Publishing editors, presidents and executives at such groups trade stories and strategies about the challenges of digital technology, which allows entities to publish, but they thumb their noses at the peer review and standards required by an AAUP affiliate. The good news for university press scholarship involving people of color is that more executives are looking to support regional scholarship--a significant portion of which is related to African American, African and Caribbean subjects--because it sells well.

Fall 2006 catalogues reveal such varied regional subjects as a biography of the "steel driving" man John Henry, and a documentary survey titled The Other Black Bostonians, about West Indians in 19th-century Boston.

Penelope Kaiserlian, director of the University of Virginia Press who takes over as AAUP president this year, made it clear in an interview that the idea of transformative publishing applied not just to technology but also to people: "We really are having to transform ourselves. We're in such a world of change, we need constant re-education."

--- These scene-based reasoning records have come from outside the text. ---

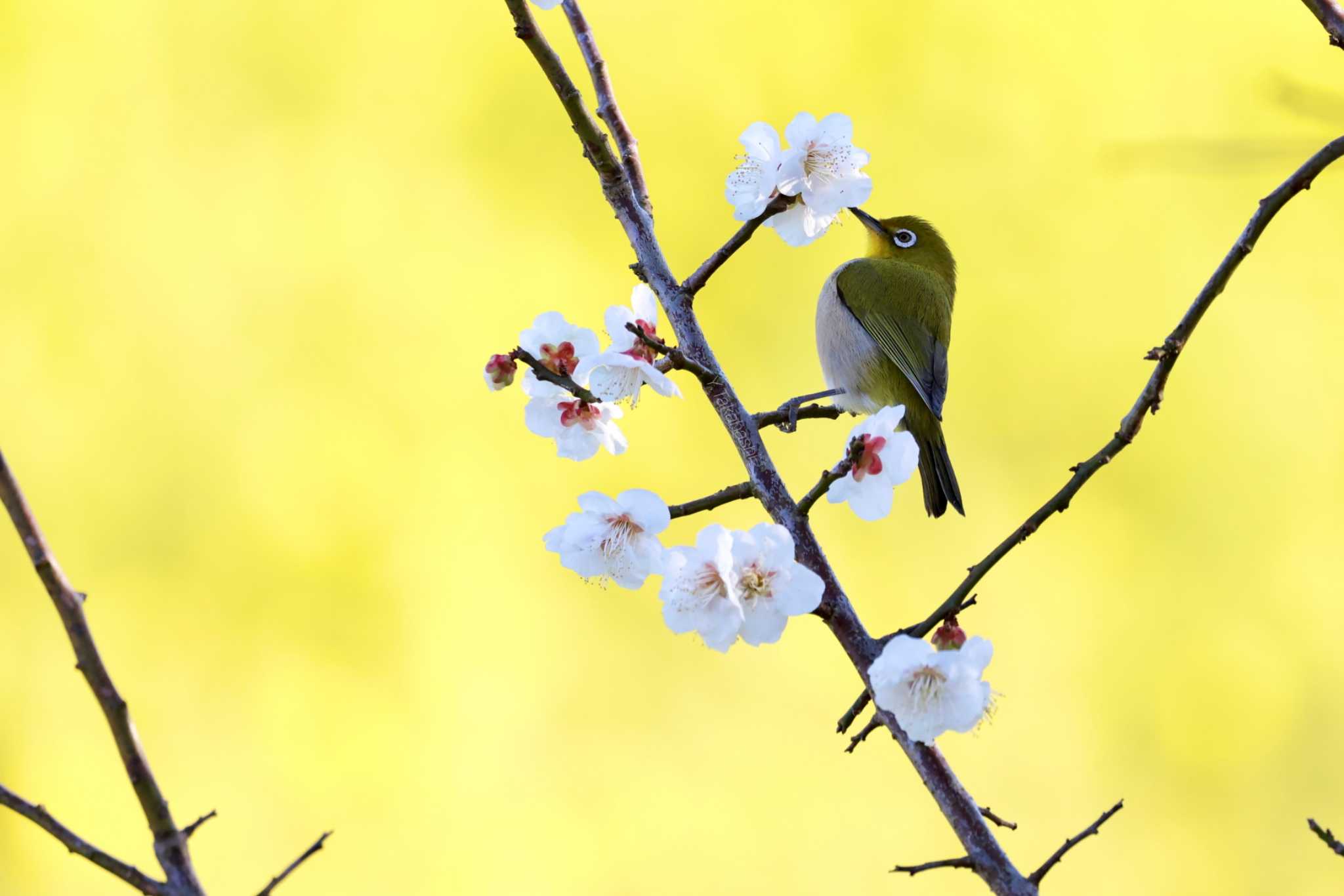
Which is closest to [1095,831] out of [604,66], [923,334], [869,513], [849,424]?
[869,513]

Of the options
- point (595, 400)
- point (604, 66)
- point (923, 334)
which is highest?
point (923, 334)

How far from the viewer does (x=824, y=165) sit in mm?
1051

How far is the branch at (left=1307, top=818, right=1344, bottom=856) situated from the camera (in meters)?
0.71

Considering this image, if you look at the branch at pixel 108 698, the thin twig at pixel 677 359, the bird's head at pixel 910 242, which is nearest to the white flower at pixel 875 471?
the thin twig at pixel 677 359

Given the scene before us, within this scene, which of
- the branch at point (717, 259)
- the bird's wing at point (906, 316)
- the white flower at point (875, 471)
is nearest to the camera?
the white flower at point (875, 471)

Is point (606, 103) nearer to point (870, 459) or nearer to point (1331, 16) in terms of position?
point (870, 459)

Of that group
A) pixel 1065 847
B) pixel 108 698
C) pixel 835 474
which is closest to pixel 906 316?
pixel 835 474

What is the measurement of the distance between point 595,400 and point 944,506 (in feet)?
4.11

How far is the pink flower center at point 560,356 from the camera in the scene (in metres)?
1.11

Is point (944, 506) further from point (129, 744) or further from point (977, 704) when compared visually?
point (129, 744)

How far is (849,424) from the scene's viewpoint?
2984 millimetres

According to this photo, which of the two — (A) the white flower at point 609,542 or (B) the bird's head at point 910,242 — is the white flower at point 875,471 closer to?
(A) the white flower at point 609,542

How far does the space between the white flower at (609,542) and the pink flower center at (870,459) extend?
0.16 metres

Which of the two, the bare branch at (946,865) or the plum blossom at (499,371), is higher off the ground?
the plum blossom at (499,371)
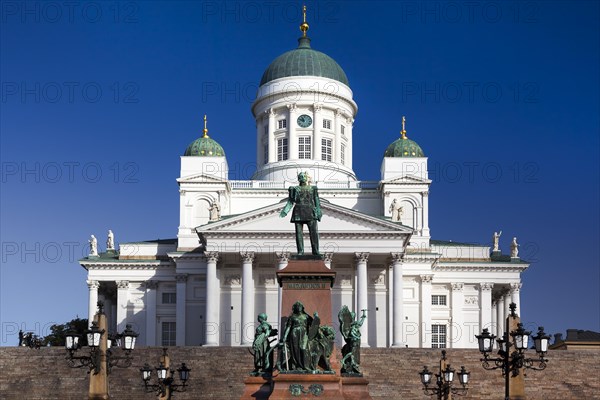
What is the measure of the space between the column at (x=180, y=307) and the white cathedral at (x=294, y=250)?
7cm

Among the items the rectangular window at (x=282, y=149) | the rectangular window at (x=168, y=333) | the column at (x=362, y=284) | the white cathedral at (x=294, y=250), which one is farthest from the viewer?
the rectangular window at (x=282, y=149)

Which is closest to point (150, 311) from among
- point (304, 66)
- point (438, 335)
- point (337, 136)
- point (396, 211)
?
point (396, 211)

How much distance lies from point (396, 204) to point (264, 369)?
48.0 metres

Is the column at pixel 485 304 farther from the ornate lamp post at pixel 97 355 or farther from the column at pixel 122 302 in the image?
the ornate lamp post at pixel 97 355

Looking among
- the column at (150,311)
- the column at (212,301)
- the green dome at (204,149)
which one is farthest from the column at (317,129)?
the column at (150,311)

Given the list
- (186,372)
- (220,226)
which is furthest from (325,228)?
(186,372)

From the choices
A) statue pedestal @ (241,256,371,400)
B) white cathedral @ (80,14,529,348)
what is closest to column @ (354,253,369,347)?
white cathedral @ (80,14,529,348)

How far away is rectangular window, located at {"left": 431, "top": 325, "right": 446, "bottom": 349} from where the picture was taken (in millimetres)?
73125

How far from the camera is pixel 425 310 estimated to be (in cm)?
7162

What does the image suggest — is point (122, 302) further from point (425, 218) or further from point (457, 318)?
point (457, 318)

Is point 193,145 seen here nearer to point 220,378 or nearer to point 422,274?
point 422,274

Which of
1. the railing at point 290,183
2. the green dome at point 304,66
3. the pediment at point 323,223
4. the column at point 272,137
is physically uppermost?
the green dome at point 304,66

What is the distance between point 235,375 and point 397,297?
20.9 m

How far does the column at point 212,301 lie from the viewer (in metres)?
68.2
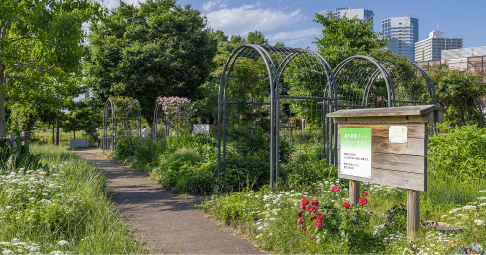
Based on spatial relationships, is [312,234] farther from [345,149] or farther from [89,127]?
[89,127]

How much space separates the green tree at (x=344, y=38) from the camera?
14.9m

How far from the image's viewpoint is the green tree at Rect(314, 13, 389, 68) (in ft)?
48.8

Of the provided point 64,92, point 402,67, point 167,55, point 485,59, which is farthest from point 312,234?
point 485,59

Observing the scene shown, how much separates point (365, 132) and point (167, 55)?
1912 centimetres

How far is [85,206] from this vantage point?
13.9 ft

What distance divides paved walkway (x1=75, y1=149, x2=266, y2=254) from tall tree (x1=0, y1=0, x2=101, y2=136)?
4.13 meters

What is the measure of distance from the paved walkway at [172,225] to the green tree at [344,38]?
11.2m

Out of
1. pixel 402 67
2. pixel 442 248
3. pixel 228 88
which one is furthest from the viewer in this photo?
pixel 402 67

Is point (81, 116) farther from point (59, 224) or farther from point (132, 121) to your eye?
point (59, 224)

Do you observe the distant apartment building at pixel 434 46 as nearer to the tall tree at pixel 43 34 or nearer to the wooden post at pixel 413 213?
the tall tree at pixel 43 34

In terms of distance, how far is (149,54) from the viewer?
800 inches

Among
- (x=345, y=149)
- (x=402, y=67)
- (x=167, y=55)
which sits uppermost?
(x=167, y=55)

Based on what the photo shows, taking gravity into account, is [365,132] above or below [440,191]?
above

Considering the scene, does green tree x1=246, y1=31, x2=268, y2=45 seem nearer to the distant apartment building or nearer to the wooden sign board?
the wooden sign board
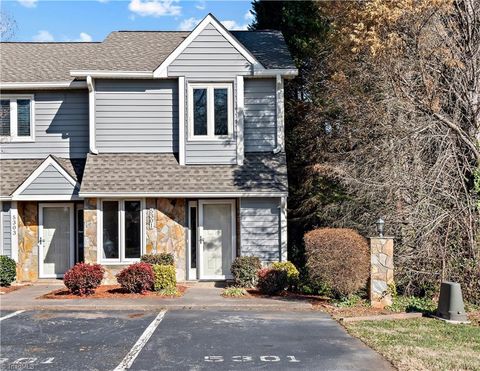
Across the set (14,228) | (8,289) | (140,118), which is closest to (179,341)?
(8,289)

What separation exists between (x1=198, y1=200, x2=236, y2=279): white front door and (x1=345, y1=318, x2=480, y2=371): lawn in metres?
6.04

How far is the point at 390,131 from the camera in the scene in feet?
45.8

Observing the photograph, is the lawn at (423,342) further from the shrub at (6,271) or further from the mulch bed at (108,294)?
the shrub at (6,271)

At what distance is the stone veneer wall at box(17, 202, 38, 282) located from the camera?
50.7ft

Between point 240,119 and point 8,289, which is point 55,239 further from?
point 240,119

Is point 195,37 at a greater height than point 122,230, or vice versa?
point 195,37

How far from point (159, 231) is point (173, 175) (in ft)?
Result: 5.39

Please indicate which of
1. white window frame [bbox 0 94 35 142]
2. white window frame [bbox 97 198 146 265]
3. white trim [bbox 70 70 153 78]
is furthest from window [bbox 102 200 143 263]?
white trim [bbox 70 70 153 78]

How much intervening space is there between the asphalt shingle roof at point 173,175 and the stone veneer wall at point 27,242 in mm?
2434

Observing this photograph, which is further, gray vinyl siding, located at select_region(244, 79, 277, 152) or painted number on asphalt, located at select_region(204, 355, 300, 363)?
gray vinyl siding, located at select_region(244, 79, 277, 152)

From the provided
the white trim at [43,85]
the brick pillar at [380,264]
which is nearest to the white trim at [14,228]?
the white trim at [43,85]

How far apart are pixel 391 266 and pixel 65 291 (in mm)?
8088

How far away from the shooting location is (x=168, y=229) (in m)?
14.9

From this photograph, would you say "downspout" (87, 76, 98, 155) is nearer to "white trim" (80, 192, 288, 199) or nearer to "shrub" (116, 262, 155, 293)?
"white trim" (80, 192, 288, 199)
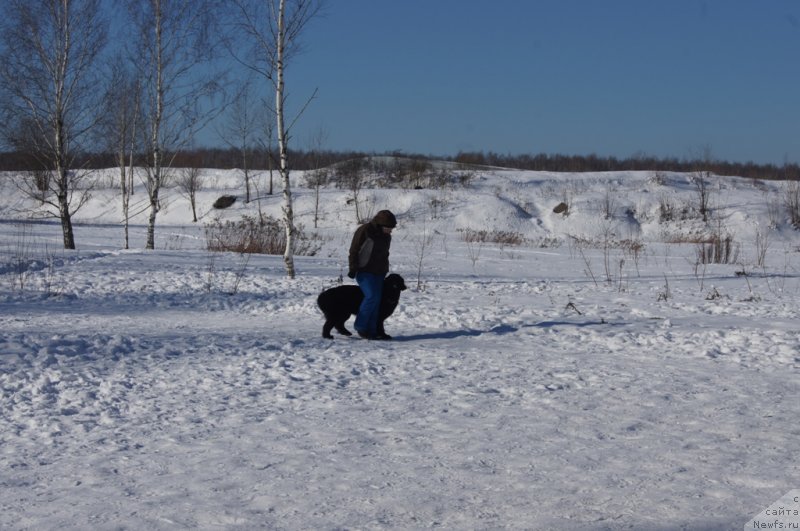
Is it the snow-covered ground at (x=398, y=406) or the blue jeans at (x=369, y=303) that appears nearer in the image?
the snow-covered ground at (x=398, y=406)

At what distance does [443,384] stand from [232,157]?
8750 centimetres

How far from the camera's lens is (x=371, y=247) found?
27.8ft

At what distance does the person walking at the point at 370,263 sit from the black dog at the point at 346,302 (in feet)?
0.28

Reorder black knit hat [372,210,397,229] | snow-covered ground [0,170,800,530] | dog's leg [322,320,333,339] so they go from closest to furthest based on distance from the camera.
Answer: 1. snow-covered ground [0,170,800,530]
2. black knit hat [372,210,397,229]
3. dog's leg [322,320,333,339]

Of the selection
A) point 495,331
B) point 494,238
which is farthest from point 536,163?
point 495,331

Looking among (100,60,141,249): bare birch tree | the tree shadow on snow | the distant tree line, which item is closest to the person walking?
the tree shadow on snow

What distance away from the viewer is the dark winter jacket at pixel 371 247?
846 centimetres

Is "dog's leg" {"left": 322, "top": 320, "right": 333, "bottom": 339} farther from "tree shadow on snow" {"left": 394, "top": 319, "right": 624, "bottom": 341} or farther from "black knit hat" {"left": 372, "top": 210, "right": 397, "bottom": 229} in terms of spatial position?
"black knit hat" {"left": 372, "top": 210, "right": 397, "bottom": 229}

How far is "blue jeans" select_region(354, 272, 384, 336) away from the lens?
8.57 meters

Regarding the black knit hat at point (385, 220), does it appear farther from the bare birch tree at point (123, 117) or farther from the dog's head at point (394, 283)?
the bare birch tree at point (123, 117)

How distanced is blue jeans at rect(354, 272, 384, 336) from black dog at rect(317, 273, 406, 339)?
2.9 inches

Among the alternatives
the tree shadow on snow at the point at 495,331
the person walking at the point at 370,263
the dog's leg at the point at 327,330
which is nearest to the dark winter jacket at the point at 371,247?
the person walking at the point at 370,263

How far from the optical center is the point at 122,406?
231 inches

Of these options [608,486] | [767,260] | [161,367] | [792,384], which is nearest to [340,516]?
[608,486]
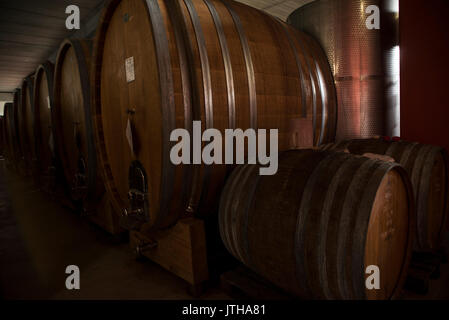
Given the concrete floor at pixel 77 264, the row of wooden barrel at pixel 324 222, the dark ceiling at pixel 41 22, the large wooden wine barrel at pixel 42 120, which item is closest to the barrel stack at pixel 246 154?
the row of wooden barrel at pixel 324 222

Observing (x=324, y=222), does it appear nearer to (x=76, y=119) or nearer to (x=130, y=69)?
(x=130, y=69)

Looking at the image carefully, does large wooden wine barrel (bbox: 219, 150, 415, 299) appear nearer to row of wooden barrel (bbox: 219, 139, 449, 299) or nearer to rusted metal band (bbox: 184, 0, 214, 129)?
row of wooden barrel (bbox: 219, 139, 449, 299)

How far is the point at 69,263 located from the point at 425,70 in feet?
12.8

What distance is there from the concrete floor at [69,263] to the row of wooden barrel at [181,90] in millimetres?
531

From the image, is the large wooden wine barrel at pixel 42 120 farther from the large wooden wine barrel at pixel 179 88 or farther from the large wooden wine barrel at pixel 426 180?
the large wooden wine barrel at pixel 426 180

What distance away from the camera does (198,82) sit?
5.88 ft

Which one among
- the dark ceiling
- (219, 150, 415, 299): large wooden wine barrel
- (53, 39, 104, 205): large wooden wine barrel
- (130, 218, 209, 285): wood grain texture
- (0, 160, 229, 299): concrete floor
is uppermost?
the dark ceiling

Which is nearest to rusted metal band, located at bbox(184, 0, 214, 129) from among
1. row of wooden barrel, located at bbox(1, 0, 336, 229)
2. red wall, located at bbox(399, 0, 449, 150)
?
row of wooden barrel, located at bbox(1, 0, 336, 229)

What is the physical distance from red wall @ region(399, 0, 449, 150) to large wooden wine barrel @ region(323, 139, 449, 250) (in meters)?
0.86

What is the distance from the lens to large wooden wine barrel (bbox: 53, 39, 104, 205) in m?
2.81
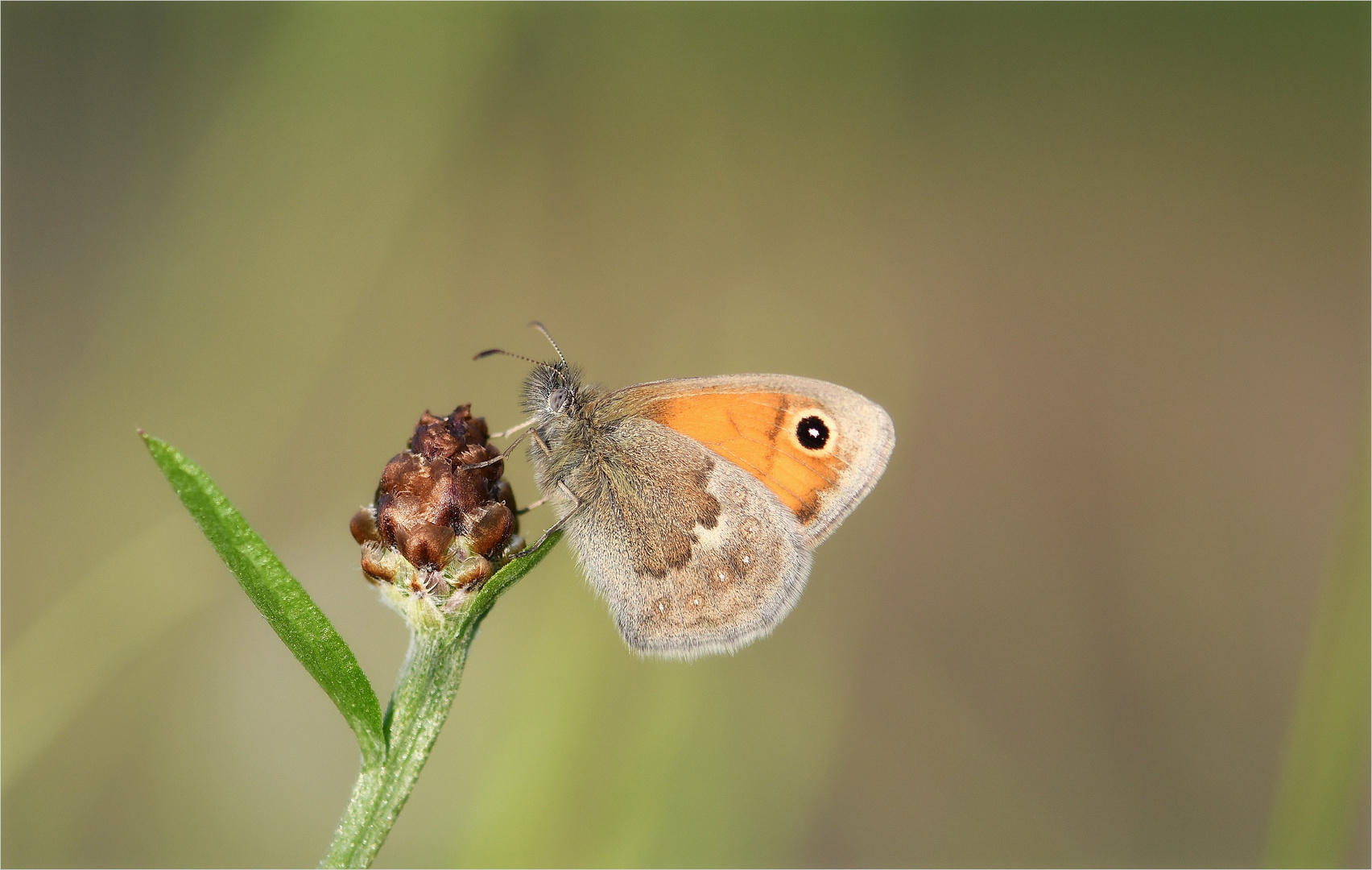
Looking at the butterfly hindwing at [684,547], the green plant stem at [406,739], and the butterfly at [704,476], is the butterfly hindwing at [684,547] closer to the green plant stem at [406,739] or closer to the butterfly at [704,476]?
the butterfly at [704,476]

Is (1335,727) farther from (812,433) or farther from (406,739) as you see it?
(406,739)

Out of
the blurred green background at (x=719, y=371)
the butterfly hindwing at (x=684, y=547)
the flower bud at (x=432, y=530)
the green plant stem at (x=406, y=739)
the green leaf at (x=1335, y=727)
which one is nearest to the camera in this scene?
the green plant stem at (x=406, y=739)

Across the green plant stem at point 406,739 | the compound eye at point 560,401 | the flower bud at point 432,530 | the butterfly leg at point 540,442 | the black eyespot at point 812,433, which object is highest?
the black eyespot at point 812,433

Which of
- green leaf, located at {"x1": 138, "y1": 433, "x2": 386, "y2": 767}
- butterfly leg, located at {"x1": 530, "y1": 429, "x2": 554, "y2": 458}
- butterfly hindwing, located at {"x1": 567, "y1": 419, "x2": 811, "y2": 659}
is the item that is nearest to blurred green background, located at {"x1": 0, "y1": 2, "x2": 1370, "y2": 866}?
butterfly hindwing, located at {"x1": 567, "y1": 419, "x2": 811, "y2": 659}

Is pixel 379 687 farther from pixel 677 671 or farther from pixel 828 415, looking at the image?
pixel 828 415

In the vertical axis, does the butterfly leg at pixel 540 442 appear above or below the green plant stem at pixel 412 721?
above

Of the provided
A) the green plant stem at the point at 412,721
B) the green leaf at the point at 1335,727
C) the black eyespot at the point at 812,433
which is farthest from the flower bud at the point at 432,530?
the green leaf at the point at 1335,727

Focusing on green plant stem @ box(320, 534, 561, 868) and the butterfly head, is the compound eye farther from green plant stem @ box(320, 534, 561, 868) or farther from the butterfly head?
green plant stem @ box(320, 534, 561, 868)
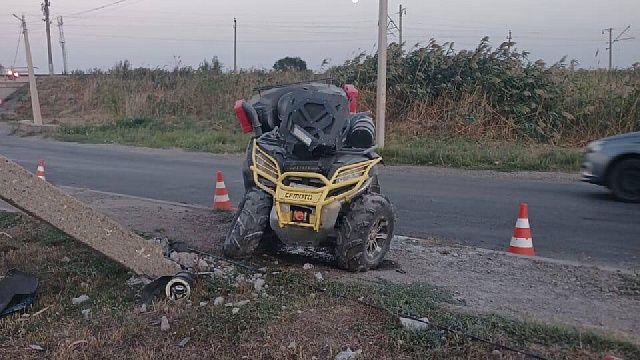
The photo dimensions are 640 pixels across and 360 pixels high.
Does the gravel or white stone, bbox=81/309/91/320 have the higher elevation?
the gravel

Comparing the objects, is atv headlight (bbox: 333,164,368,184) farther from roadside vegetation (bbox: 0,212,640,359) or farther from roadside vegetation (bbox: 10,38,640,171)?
roadside vegetation (bbox: 10,38,640,171)

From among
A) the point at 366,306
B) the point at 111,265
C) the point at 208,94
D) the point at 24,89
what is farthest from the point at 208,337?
the point at 24,89

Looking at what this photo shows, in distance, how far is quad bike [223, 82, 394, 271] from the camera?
6719mm

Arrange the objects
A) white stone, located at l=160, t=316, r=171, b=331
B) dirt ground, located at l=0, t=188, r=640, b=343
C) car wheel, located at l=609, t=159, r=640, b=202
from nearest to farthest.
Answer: white stone, located at l=160, t=316, r=171, b=331 < dirt ground, located at l=0, t=188, r=640, b=343 < car wheel, located at l=609, t=159, r=640, b=202

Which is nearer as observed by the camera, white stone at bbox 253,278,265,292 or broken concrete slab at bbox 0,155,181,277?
broken concrete slab at bbox 0,155,181,277

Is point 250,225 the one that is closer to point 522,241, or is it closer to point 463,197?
point 522,241

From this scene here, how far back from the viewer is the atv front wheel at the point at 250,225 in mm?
6980

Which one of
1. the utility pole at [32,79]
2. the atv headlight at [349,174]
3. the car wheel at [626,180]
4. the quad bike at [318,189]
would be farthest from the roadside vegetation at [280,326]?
the utility pole at [32,79]

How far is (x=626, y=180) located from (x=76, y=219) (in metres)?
9.65

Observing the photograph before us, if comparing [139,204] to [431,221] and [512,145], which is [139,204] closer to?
[431,221]

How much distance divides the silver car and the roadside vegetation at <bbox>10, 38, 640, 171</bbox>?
4196 mm

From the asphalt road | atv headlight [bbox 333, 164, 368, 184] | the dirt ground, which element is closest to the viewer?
the dirt ground

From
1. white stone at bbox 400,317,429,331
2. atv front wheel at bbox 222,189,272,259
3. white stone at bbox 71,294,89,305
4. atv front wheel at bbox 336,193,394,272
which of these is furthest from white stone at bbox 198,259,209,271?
white stone at bbox 400,317,429,331

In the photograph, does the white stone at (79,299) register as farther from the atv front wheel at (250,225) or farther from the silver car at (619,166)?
the silver car at (619,166)
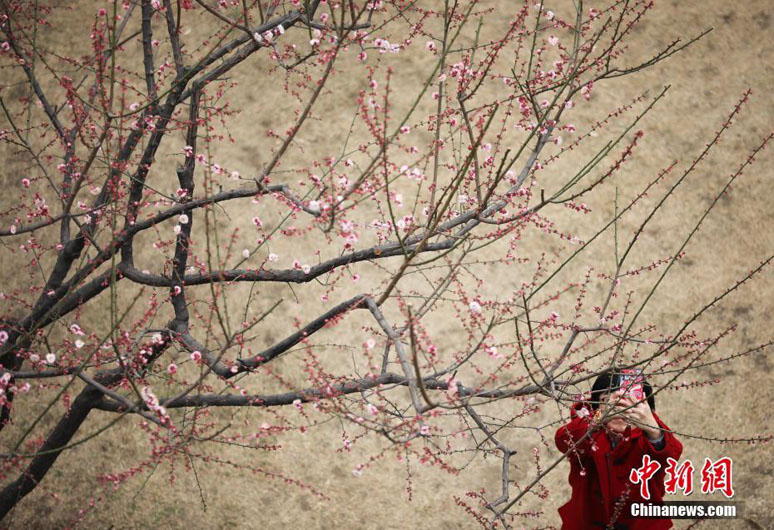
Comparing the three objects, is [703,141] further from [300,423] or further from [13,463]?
[13,463]

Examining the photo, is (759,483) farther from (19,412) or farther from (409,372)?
(19,412)

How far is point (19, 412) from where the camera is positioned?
3.68 metres

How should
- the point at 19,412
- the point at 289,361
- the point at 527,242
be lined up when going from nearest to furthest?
the point at 19,412 < the point at 289,361 < the point at 527,242

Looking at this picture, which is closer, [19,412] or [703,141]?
[19,412]

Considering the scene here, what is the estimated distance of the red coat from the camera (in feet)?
7.19

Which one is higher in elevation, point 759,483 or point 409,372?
point 759,483

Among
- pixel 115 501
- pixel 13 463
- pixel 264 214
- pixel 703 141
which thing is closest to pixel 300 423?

Books on the black experience that are forthcoming from university presses answer Kaiserlian's challenge and not only revolutionize, educate and re-educate but also entertain.


Recent and upcoming offerings from university and small presses of interest to African Americans, by category, include:


The Color of Fascism: Lawrence Dennis, Racial Passing, and the Rise of Right-Wing Extremism in the United States by Gerald Home New York University Press, November 2006 $45, ISBN 0-814-73686-6

Based on extensive archival research, The Color of Fascism fuses biography, social history and critical race theory to bring to life this complicated, mysterious man.

From Civil Rights to Human Rights: Martin Luther King Jr. and the Struggle for Economic Justice by Thomas F. Jackson University of Pennsylvania, December 2006 $39.95, ISBN 0-812-23969-5

While King is revered as a civil rights hero, his more radical views are often glossed over. In this reinterpretation, Jackson reveals the real King.

Pauli Murray and Caroline Ware: Forty Years of Letters in Black and White Edited by Anne Firor Scott University of North Carolina Press, October 2006, $24.95, ISBN 0-807-83055-0

In 1942, Pauli Murray, a young black woman from North Carolina studying law at Howard University, and Caroline Ware, who was one of the nation's leading historians, struck up a friendship that lasted until Murray's death in 1985. Their letters are an exchange of social and political ideas, particularly regarding civil rights and women's rights.

Steel Drivin' Man: John Henry and the Untold Story of an American Legend by Scott Reynolds Nelson Oxford University Press, October 2006 $25, ISBN 0-195-30010-6

"Part detective story, part marvelous cultural history" is how this account of the life and legacy of John Henry is described. Nelson, who served as a consultant on the upcoming PBS documentary on John Henry, recounts the real story of the man behind the American legend. Nelson reveals how the young Virginian was shipped to the Richmond Penitentiary, was forced to labor on the mile-long Lewis Tunnel for the C&O Railroad and later became the subject of the most recorded folk song in American history.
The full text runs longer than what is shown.